If you lookup iso-8859-1 it has this language:
Code values 00–1F, 7F–9F are not assigned to characters by ISO/IEC 8859-1.--The lower range 20 to 7E (the G0 subset) maps exactly to the same coded G0 subset of the ISO 646 US variant (commonly known as ASCII), ...
They're saying 7-bit ascii is included, and some other codes are there, but they don't assign a codepoint generally.
So, to me suggesting use of any particular code page for this purpose is somewhat ambiguous. E.g., what does  mean in a string if the encoding is iso-8859-1? There appears to be a set of translation tables that assign this to unicode in standard ways that one can find on the web. But the codepoint doesn't have an assigned meaning in iso-8859-X standards.
Two possible clarifications:
1) for all ascii-based character sets, we say that bytes 0x00 to 0xFF all map to exactly those codepoints in ISO 10646 for the infoset, and vice versa.
2) define dfdl:encoding="bytes" as a special character set name which has the above property.

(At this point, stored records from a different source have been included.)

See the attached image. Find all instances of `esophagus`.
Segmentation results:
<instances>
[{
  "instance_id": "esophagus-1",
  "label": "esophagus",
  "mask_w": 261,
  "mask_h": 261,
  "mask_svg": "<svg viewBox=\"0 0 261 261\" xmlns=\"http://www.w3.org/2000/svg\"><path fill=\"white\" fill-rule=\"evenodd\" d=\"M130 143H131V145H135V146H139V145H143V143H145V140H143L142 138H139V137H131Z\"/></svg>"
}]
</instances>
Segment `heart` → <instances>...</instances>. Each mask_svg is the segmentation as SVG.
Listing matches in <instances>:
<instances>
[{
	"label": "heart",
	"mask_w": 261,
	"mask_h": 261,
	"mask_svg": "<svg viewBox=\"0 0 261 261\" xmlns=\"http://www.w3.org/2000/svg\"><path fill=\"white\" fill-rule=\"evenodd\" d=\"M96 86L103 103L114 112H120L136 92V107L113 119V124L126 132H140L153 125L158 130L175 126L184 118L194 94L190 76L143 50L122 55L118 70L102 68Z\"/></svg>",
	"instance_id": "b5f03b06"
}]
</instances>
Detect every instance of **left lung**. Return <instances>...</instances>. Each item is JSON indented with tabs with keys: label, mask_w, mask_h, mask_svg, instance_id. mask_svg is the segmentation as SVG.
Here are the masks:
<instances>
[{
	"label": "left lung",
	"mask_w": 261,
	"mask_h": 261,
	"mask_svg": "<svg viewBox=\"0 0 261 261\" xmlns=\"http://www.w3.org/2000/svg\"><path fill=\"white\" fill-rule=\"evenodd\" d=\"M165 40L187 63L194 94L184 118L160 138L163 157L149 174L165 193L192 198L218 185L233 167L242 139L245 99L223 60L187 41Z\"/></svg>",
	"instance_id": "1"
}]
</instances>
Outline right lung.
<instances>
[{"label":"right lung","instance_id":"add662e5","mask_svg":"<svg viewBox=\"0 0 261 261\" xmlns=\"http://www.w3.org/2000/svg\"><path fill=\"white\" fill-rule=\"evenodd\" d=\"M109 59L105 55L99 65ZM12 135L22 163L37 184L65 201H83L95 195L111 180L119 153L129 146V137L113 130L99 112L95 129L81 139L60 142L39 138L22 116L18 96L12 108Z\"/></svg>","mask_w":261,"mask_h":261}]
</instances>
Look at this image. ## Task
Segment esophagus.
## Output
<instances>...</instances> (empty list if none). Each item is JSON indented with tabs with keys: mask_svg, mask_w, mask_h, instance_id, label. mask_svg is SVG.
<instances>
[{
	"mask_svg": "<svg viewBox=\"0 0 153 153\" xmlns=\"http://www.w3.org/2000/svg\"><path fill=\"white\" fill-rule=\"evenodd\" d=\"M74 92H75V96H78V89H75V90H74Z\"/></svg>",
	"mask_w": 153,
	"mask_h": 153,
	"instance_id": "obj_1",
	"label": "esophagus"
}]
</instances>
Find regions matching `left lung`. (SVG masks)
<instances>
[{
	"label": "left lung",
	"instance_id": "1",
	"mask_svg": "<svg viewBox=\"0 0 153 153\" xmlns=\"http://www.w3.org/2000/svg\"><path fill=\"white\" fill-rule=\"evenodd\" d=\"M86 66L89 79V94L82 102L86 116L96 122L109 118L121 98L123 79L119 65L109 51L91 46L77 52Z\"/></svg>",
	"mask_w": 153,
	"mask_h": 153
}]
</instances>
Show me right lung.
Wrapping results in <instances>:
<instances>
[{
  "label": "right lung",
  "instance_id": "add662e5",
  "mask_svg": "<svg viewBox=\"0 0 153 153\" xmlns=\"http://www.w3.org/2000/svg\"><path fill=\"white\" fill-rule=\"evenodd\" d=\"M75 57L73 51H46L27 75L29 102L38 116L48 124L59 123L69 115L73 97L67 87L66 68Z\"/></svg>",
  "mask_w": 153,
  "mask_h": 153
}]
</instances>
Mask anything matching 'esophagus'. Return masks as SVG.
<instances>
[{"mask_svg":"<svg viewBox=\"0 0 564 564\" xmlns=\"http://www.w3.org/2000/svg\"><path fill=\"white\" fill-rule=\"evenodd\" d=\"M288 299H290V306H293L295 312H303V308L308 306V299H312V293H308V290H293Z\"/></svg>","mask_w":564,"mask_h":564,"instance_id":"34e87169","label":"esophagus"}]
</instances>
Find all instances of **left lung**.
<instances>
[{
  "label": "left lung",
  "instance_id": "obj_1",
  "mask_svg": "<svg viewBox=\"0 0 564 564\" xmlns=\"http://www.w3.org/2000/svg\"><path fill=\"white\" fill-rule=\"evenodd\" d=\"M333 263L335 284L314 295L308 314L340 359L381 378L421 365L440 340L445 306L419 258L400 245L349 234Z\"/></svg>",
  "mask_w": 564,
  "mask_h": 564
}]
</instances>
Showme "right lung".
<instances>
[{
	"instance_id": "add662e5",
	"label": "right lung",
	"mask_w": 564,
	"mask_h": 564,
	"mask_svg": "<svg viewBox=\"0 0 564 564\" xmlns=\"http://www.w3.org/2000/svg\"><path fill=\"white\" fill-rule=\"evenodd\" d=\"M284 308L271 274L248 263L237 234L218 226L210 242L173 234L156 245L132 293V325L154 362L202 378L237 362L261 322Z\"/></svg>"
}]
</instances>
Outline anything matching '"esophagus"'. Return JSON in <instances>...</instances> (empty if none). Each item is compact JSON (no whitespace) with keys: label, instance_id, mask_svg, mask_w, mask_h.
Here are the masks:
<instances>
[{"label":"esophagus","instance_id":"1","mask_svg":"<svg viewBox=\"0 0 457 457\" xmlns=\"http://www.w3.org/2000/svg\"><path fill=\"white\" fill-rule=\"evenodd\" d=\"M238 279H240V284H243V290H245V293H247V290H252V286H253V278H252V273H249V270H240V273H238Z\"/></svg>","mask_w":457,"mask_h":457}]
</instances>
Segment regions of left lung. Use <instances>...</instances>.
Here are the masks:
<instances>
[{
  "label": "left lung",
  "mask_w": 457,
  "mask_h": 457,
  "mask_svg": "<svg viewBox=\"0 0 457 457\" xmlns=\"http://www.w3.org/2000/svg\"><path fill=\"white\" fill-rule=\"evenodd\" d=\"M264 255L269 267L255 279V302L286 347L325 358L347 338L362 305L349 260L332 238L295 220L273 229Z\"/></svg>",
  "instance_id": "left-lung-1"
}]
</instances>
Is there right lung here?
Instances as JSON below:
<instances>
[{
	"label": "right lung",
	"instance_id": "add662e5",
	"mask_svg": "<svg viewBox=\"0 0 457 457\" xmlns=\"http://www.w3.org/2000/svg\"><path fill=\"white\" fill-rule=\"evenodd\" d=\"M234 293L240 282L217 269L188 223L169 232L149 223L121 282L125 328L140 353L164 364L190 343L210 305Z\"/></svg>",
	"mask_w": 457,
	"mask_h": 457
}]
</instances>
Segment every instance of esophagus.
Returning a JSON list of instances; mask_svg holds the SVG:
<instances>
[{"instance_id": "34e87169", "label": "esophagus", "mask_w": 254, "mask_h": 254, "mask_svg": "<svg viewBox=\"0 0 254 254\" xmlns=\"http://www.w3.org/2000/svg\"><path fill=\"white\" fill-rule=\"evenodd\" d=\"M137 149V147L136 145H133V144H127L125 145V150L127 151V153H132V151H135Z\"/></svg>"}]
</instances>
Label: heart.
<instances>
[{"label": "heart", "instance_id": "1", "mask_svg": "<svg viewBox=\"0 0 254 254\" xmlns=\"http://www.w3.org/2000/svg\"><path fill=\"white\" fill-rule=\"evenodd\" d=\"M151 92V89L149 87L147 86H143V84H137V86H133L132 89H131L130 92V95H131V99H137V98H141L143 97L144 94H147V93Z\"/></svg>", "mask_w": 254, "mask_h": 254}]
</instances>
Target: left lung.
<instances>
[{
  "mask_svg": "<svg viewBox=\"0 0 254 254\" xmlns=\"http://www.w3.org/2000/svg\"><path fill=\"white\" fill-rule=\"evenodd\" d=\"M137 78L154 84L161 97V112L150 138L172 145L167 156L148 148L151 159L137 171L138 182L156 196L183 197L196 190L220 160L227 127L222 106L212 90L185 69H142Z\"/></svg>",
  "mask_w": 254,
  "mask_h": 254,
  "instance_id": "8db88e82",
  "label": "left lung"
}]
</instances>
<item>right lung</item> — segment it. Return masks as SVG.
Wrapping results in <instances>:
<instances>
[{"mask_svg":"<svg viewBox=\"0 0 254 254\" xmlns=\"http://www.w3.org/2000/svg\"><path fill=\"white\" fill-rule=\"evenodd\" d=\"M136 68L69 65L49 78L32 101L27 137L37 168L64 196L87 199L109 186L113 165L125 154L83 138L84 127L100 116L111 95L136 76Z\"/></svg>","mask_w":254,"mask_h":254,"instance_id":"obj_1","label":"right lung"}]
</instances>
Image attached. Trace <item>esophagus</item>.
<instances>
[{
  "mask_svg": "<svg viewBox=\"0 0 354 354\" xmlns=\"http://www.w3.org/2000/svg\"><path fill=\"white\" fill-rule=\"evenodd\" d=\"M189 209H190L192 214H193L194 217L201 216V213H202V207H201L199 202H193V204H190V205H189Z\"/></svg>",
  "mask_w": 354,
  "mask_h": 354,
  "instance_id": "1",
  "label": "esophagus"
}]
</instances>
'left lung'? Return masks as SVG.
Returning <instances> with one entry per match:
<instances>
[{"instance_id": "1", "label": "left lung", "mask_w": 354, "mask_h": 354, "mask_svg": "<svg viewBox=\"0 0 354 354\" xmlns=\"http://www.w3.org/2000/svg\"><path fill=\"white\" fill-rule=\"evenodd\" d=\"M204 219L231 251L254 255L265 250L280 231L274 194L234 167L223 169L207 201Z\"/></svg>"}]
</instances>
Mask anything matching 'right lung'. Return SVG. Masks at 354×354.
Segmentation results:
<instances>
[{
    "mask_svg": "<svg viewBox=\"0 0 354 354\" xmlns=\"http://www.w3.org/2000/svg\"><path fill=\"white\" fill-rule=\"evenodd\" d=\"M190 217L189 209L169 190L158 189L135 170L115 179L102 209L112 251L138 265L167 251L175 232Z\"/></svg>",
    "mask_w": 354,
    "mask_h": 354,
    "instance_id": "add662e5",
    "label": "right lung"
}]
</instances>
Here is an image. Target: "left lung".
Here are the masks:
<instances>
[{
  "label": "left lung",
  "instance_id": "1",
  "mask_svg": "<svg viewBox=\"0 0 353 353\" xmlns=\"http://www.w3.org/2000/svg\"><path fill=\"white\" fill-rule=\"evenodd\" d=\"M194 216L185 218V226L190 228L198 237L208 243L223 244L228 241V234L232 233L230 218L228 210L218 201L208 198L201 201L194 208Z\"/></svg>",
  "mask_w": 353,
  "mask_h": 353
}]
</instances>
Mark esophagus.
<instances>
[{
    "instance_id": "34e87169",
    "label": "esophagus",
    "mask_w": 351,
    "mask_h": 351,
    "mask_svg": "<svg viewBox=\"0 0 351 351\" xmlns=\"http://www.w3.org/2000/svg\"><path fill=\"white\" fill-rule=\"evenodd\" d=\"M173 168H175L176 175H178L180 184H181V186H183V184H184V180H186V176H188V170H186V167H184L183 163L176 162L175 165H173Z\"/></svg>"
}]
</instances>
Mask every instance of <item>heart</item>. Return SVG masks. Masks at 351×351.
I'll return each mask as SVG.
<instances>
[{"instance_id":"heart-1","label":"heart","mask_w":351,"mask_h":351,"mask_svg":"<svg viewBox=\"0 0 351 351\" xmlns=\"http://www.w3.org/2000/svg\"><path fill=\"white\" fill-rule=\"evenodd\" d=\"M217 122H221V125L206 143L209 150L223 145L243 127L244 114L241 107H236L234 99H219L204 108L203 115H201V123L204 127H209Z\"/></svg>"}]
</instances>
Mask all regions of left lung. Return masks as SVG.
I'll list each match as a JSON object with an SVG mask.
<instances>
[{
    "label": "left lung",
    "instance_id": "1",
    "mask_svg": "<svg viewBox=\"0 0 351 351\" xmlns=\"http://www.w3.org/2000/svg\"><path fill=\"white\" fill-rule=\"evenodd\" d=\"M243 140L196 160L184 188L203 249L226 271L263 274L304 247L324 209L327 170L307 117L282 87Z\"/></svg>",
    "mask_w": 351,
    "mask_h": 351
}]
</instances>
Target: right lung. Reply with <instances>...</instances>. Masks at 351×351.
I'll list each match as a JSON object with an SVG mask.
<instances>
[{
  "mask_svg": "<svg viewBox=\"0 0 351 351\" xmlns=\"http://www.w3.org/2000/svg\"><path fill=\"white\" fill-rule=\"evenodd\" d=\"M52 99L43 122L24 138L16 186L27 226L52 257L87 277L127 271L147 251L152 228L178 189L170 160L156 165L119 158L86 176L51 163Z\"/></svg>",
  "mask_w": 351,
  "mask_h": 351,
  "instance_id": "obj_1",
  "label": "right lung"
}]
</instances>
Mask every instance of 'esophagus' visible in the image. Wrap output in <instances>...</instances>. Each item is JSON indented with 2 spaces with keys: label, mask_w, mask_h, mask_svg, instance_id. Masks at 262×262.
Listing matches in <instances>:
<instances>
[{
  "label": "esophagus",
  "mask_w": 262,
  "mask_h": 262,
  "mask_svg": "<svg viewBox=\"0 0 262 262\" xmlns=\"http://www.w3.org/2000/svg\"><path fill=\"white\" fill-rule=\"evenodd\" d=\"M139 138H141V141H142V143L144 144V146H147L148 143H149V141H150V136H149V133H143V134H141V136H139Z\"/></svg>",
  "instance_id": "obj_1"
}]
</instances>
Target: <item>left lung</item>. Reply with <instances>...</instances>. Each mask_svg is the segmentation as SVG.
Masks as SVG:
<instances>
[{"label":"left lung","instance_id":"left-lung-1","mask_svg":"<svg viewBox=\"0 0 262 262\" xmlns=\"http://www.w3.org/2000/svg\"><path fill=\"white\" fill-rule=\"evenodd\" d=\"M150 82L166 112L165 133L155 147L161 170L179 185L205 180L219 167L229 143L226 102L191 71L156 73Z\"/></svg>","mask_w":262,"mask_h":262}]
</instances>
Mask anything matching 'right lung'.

Personally, I prefer 2. It is simpler to explain what is going on, and when people are depending on bytes it will be clearer that they are.
...mike
dfdl-wg mailing list
dfdl-wg@ogf.org
http://www.ogf.org/mailman/listinfo/dfdl-wg
Unless stated otherwise above:
IBM United Kingdom Limited - Registered in England and Wales with number 741598.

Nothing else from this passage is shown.